The population dynamical implications of covert infections in host–microparasite interactions

Abstract

Summary The persistence of parasites that are only seen in intermittent outbreaks has intrigued ecologists. Long the subject of speculation, there is now evidence that viral insect diseases can cause covert as well as overt infections. Typically, infection leads to overtly diseased individuals that are infectious and die as a result of the disease, but it can also produce other individuals that show a covert, non‐infectious pathology, which is typically asymptomatic. Covertly infected individuals do not die as a result of infection, although they may be affected sublethally such that their reproductive output falls, they may transmit the covert infection vertically and, crucially, they may convert at some rate to overt infectious individuals. In this way the parasites are able to persist in host populations and can be detected only by the use of molecular techniques.
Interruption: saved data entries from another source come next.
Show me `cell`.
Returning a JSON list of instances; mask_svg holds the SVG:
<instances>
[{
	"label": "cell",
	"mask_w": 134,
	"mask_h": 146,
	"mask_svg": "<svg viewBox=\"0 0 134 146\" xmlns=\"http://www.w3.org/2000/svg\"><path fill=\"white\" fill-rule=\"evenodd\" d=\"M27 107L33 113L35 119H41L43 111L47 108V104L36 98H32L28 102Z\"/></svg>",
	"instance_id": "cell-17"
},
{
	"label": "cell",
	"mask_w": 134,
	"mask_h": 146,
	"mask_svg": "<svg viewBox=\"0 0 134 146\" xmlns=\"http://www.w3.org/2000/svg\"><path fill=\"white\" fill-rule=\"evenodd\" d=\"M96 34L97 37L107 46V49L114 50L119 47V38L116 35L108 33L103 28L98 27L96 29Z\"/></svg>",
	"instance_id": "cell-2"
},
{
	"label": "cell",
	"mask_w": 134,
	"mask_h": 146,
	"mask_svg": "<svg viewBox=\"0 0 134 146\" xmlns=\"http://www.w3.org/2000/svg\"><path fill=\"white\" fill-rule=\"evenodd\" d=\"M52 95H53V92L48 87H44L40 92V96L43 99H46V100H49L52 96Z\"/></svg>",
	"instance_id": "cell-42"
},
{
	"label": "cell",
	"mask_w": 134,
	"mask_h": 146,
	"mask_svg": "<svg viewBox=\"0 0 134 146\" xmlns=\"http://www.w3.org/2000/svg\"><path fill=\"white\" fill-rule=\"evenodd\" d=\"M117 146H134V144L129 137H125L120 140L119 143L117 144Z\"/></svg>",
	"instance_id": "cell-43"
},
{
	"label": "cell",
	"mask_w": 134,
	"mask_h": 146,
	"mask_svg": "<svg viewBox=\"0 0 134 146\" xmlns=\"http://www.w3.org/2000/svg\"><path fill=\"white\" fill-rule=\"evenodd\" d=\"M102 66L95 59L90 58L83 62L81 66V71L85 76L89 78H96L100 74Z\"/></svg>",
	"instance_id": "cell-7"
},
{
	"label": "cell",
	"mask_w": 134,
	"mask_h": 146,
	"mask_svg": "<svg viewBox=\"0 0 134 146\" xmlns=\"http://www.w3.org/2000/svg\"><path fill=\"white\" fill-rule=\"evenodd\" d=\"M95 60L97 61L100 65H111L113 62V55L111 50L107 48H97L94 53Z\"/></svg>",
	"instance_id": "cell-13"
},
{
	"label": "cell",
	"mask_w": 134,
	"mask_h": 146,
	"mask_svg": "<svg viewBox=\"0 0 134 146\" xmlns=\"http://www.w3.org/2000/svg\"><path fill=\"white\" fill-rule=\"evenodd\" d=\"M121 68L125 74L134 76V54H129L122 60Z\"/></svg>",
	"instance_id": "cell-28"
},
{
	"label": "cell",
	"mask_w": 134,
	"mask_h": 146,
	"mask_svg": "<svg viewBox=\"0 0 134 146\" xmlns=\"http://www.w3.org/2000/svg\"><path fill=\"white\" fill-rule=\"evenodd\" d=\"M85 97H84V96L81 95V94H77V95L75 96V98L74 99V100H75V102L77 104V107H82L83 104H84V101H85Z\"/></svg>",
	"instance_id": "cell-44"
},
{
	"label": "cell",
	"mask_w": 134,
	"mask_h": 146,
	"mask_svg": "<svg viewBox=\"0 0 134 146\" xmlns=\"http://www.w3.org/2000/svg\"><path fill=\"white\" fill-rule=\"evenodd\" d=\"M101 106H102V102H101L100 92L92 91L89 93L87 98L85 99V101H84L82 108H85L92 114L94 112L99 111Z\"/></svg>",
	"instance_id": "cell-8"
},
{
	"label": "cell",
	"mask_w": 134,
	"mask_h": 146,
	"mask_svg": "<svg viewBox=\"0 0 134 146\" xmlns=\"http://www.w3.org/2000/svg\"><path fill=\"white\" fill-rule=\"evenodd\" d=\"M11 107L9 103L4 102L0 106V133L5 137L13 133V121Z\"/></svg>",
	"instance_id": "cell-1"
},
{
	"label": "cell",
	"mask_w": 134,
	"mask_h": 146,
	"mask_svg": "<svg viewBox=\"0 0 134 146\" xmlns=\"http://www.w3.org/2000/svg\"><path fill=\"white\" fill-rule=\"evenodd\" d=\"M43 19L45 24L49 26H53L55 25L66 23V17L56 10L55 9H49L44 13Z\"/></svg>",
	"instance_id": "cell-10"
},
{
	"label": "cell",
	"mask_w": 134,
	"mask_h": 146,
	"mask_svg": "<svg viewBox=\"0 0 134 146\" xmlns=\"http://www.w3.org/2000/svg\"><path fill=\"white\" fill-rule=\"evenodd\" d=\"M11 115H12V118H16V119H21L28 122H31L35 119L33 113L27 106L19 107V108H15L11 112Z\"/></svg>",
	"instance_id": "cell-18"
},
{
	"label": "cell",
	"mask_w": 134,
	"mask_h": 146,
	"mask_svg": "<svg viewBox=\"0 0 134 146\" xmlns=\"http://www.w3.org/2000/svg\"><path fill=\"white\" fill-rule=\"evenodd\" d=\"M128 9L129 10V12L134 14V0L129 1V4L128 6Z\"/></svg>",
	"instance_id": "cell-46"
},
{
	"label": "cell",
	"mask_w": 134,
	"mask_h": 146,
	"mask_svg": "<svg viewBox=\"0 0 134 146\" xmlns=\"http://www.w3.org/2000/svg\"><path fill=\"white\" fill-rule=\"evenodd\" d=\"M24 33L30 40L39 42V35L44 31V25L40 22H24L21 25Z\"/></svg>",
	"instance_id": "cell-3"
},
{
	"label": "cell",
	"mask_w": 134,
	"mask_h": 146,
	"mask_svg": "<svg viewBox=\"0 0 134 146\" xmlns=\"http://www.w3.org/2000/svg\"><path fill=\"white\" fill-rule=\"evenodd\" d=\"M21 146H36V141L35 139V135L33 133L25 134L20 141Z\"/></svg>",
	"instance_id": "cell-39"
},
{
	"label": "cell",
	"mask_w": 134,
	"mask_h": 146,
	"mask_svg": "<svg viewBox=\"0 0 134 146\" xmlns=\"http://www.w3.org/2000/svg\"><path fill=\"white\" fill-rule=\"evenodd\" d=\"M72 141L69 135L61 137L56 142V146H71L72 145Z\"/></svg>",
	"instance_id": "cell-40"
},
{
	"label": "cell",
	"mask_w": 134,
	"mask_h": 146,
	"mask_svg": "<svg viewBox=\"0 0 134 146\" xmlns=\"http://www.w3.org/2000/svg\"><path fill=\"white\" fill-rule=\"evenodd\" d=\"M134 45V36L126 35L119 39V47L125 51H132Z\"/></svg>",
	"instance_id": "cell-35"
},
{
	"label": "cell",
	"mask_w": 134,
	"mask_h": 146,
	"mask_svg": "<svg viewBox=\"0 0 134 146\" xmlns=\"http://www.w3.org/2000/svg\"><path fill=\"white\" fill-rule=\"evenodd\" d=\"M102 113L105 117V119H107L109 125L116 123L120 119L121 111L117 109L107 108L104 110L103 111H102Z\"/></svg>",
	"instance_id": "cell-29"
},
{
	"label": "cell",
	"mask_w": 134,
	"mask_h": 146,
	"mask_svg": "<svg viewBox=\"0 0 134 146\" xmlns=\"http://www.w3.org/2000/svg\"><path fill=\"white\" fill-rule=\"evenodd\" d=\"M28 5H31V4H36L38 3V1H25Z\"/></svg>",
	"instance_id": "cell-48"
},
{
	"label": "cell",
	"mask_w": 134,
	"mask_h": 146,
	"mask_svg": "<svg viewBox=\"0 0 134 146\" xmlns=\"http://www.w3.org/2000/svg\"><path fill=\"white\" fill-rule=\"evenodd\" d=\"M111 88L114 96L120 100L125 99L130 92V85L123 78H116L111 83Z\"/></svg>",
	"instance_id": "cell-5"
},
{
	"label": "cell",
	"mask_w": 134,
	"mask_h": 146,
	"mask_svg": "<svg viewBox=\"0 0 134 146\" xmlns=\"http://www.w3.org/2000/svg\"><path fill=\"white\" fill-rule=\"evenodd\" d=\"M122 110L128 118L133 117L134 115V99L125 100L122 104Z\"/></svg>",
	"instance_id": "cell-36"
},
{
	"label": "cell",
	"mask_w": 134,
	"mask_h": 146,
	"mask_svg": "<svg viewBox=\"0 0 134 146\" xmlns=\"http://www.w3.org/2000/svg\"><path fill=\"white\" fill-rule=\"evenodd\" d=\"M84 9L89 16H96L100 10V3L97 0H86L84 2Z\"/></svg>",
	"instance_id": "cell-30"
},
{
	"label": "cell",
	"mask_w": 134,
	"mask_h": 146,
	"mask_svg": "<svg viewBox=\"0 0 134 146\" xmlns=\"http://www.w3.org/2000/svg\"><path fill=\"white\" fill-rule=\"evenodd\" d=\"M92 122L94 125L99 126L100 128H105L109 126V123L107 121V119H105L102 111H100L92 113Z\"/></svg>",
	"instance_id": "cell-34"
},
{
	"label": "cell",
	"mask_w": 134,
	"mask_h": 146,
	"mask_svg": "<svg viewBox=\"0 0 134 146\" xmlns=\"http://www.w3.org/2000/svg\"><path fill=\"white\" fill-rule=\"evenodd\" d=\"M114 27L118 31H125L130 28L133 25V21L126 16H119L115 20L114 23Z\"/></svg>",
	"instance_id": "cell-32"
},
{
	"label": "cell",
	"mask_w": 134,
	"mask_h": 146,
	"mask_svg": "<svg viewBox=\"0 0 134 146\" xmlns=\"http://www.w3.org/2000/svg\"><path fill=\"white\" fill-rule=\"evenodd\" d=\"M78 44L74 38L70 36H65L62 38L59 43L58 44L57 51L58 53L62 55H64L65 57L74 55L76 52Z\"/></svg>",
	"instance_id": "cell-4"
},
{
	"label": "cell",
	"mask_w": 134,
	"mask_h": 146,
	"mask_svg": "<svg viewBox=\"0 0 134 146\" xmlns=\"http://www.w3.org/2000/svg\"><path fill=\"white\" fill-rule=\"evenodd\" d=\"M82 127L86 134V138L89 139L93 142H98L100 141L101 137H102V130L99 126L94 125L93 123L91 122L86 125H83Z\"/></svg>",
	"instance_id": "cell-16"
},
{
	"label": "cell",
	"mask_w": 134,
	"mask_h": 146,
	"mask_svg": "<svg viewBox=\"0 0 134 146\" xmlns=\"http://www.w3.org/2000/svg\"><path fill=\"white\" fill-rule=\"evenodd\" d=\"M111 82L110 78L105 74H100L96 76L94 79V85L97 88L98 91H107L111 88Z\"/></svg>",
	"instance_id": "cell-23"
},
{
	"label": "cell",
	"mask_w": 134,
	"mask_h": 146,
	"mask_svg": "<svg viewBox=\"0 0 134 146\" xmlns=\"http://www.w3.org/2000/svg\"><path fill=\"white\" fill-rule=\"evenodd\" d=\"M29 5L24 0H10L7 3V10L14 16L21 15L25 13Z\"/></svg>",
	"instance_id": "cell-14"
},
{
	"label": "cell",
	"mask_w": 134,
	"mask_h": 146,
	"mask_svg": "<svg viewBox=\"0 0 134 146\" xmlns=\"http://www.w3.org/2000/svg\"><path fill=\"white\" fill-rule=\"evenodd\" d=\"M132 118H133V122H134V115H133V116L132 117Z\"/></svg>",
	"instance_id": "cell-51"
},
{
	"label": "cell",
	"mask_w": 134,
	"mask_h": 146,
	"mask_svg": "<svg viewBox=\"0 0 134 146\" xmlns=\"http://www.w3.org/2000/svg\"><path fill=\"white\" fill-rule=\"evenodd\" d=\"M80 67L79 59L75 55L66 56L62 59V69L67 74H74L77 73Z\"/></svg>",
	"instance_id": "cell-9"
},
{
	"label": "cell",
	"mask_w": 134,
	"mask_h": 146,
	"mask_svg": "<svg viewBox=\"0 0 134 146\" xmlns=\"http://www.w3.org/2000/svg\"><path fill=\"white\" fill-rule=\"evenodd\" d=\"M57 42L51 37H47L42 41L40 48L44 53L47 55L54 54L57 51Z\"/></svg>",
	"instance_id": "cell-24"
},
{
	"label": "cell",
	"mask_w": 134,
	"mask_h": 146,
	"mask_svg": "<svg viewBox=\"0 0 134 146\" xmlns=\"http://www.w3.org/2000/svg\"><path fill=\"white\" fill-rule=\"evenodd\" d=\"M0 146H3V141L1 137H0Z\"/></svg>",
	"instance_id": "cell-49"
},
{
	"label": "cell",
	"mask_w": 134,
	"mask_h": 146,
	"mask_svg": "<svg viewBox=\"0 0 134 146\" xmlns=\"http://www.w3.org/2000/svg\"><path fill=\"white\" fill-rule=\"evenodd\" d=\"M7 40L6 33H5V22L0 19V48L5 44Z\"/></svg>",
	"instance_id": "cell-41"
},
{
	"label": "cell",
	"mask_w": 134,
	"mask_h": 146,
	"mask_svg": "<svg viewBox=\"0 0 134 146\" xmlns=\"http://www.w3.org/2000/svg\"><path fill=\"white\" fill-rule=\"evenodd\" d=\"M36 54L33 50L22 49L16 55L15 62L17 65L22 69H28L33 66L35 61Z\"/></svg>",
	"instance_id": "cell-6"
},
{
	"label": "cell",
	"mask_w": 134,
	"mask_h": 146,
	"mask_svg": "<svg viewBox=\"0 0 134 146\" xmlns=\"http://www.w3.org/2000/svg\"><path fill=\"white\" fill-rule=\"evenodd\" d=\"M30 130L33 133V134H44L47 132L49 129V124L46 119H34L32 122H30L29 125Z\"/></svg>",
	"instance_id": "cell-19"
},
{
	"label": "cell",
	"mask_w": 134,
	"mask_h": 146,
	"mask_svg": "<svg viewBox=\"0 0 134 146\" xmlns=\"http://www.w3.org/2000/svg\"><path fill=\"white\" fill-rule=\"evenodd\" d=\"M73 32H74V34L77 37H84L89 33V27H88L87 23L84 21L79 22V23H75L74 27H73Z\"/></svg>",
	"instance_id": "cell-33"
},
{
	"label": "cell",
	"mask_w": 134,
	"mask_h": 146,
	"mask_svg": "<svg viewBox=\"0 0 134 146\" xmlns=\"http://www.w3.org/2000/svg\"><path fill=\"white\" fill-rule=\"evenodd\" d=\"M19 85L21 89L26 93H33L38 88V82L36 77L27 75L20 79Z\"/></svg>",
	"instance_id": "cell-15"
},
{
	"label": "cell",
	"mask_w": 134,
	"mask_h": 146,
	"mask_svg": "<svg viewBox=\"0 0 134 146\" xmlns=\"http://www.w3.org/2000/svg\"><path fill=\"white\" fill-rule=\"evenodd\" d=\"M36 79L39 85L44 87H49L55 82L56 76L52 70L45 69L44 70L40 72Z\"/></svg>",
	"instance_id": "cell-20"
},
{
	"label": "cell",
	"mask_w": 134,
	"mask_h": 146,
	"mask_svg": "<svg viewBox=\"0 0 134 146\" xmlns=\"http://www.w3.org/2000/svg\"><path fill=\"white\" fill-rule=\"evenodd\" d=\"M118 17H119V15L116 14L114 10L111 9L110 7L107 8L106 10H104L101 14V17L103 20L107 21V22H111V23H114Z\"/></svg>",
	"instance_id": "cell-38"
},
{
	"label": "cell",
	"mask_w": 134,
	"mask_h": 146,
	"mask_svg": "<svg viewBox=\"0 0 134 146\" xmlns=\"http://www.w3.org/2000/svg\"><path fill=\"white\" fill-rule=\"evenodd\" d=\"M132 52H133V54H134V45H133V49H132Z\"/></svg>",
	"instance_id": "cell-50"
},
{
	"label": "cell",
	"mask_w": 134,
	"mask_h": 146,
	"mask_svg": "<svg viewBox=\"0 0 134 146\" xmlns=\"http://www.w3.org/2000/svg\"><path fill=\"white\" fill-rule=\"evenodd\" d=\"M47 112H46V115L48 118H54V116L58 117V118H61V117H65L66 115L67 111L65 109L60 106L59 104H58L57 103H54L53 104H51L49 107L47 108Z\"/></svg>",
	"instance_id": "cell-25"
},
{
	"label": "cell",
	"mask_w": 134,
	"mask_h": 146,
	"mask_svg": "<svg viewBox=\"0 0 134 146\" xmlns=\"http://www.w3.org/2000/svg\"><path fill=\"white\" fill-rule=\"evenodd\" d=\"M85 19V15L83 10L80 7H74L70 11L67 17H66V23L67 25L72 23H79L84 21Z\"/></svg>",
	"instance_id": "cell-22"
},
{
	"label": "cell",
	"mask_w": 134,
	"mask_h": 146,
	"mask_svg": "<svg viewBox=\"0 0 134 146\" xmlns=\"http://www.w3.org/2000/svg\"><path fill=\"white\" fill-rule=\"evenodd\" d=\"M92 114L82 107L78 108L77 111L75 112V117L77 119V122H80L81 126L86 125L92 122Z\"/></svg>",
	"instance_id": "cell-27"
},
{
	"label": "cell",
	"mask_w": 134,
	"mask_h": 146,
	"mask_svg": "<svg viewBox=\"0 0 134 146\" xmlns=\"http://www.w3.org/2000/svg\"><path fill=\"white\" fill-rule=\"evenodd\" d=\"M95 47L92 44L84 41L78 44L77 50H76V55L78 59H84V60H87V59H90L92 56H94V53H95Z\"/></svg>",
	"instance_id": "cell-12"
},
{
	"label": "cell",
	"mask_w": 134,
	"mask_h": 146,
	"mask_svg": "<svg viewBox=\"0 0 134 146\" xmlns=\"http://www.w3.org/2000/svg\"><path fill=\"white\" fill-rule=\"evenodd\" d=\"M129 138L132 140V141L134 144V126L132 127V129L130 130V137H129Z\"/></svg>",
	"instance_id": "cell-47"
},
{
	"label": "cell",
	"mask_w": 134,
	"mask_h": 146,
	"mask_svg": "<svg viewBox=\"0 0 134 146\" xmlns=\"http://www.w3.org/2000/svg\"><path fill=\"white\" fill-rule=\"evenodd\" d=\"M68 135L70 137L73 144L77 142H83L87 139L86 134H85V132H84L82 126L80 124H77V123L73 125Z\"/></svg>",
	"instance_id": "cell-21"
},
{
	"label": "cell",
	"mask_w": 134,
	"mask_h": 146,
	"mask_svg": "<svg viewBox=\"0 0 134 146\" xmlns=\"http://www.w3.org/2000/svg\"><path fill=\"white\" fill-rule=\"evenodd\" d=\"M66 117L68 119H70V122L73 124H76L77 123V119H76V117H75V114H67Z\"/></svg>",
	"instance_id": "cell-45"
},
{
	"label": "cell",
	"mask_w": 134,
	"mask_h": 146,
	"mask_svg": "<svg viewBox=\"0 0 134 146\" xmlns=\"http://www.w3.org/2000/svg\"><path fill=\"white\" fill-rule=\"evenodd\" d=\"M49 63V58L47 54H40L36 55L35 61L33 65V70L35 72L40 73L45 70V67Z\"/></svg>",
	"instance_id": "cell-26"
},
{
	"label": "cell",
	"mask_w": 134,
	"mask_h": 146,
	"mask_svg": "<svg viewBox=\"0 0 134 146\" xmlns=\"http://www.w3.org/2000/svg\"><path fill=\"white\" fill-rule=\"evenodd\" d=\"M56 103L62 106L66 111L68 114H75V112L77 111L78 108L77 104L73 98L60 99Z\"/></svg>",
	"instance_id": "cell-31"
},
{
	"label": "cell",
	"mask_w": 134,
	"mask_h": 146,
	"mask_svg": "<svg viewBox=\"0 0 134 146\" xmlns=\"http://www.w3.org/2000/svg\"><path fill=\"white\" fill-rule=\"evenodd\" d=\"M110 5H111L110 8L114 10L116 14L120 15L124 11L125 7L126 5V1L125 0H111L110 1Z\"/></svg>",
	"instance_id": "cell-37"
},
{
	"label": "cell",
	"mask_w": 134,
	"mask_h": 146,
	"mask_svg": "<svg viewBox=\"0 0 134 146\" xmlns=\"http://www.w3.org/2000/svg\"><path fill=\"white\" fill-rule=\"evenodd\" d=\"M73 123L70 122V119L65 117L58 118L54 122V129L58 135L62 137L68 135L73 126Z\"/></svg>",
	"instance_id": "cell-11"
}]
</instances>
Here, we apply novel analytical techniques to a general host–parasite modelling framework and examine the population dynamical consequences of such covert infections. The interplay between various stabilizing and destabilizing forces leads to a highly complex pattern of host dynamics, including a theoretically intriguing pinch point. Covert infections may be stabilizing or destabilizing depending on the specific characteristics of the interaction, particularly in relation to the rate of conversion from covert to overt infection. In general terms, intermediate rates of conversion are stabilizing, while high and low rates may each destabilize the host population. In contrast, there is no consistent pattern for the role of vertical transmission because, in some cases, high levels are stabilizing while in others they are destabilizing. Thus, our results demonstrate that relatively subtle pathogen effects such as covert infections can have important and novel dynamical impacts on the host–pathogen interaction. It also suggests that the effects of covert infection are likely to be system‐specific and information may be required on a system‐by‐system basis in order to make predictions.